1. A carbon dioxide gas decarbonization device, comprising a workbench and a mixing tank, wherein the mixing tank is disposed on the upper part of the workbench, characterized in that, The workbench end is equipped with a support plate, the support plate end is equipped with a first servo motor, the output end of the first servo motor is equipped with a transmission component, the two ends of the mixing tank are respectively equipped with a first connecting block and two second connecting blocks, the second connecting blocks are connected to the transmission component, the workbench end is symmetrically equipped with two shafts, the two shafts are equipped with a fixing rod, the first connecting block is connected to the fixing rod, the mixing tank is equipped with a spiral blade, the two ends of the mixing tank are respectively equipped with a conveying pipe and a gas conveying pipe, the two ends of the mixing tank are equipped with a circulation pipe, and the bottom of the mixing tank is equipped with a discharge pipe.

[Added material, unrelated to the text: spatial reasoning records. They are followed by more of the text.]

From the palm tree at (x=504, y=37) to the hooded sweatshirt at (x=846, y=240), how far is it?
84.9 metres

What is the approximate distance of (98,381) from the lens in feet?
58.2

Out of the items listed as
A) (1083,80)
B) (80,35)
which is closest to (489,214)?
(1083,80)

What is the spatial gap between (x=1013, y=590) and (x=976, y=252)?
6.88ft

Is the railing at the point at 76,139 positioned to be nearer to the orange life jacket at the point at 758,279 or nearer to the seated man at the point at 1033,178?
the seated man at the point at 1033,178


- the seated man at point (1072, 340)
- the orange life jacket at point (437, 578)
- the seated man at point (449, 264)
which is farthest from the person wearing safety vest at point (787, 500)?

2. The carbon dioxide gas decarbonization device according to claim 1, characterized in that, The transmission assembly includes a threaded rod and a moving block. A groove is provided in the support plate. The threaded rod is located on the inner side wall of the groove, and the end of the threaded rod is coaxially connected to the output end of the first servo motor. The moving block is coaxially located on the outer side wall of the threaded rod, and the end of the moving block is connected to the ends of two second connecting blocks.

3. The carbon dioxide gas decarbonization device according to claim 2, characterized in that, The inner wall of the groove is also provided with a guide rod, and the guide rod is connected to the moving block.

4. A carbon dioxide gas decarbonization device according to claim 3, characterized in that, Two limiting rings are symmetrically arranged on both sides of the first connecting block, and the two limiting rings are fixedly installed on the outer wall of the fixed rod.

5. A carbon dioxide gas decarbonization device according to claim 4, characterized in that, A second servo motor is provided at the end of the mixing tank, and a rotating shaft is coaxially provided at the output end of the second servo motor. The outer wall of the rotating shaft and the inner wall of the spiral blade are coaxially connected.

6. A carbon dioxide gas decarbonization device according to claim 5, characterized in that, A water pump is installed on the outer wall of the circulation pipe, and a nozzle is installed at the end of the circulation pipe.